The team compared the post-transplant condition of the organs by microscopic tissue examination (histology) and by measuring levels of liver enzymes that reflect liver function. Steatotic, but not lean, transplanted livers showed massive cell death (necrosis). Steatotic livers preserved in solution with IL-6, however, showed no significant necrosis. Results from liver enzyme tests revealed similar differences: Enzyme levels with IL-6-treated steatotic livers were closer to levels seen in the lean livers and significantly lower than those seen in untreated fatty livers.
The investigators also looked at the mechanisms of tissue damage. Previous research has suggested that after blood circulation is restored to a transplanted liver, loss of cells lining the sinuses of steatotic livers is a key first step in the subsequent damage. Fine capillary blood circulation (microcirculation) is impaired. In both cases, IL-6 protected against these destructive changes.

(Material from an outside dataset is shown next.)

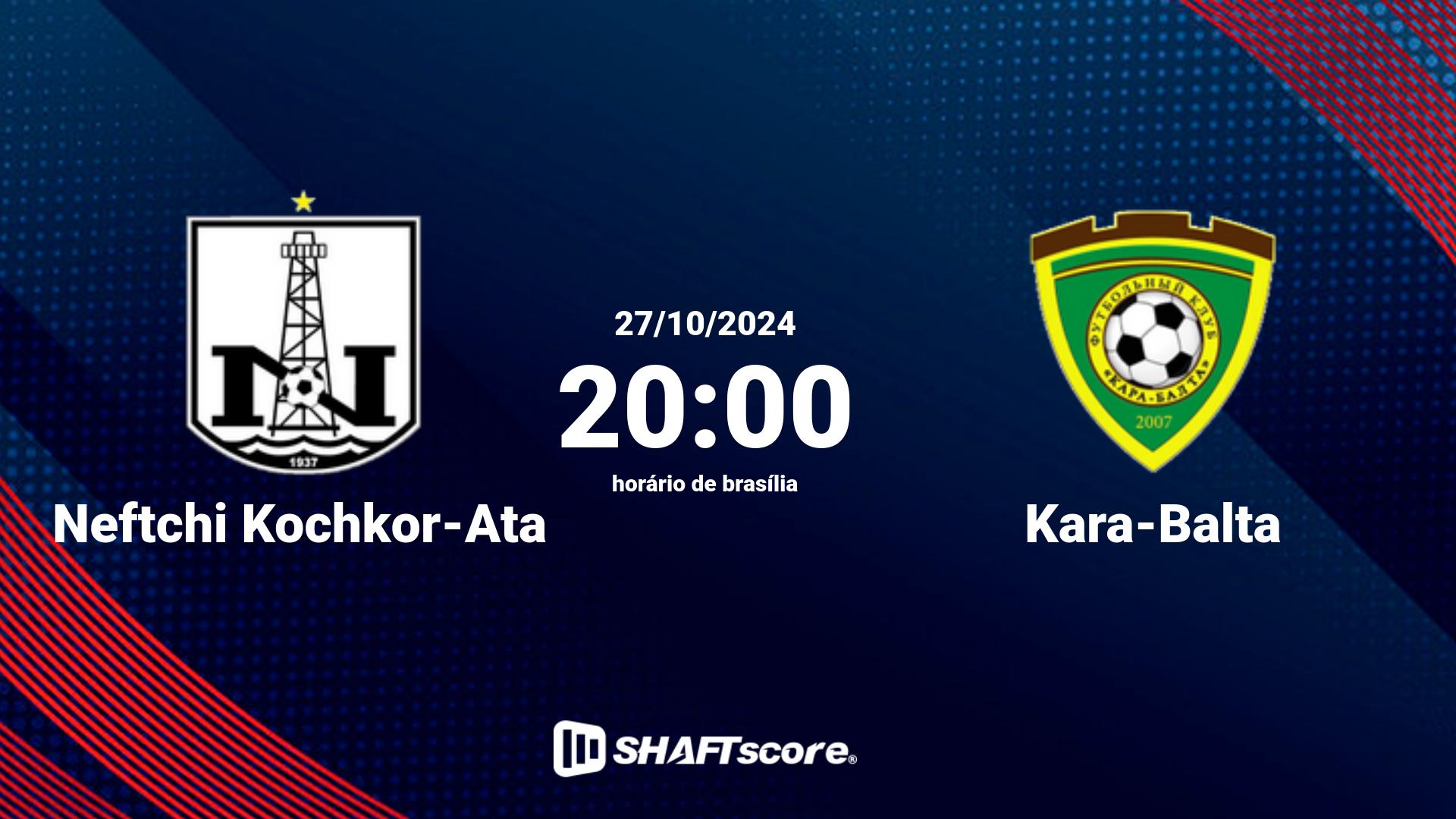 Estatísticas do jogo Neftchi Kochkor-Ata vs Kara-Balta 27.10 20:00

Cytokines like IL-6 act by setting off a cascade of other signaling molecules. A key effect of IL-6 in particular is activation of a cell survival signal molecule, STAT3. Results from this study confirmed that IL-6 increased and prolonged STAT3 activation. In practical terms, the authors point out, adding IL-6 to a preservative solution before transplantation is likely to require less IL-6 and less likely to cause side effects than giving IL-6 to transplant recipients.
According to the paper, in late 2002, 17,329 American patients were on the United Network for Organ Sharing waiting list for liver transplantation. At the same time, only 5,181 donor organs were available. The increasing rate of obesity in this country could increase, rather than decrease, the shortfall in viable organs.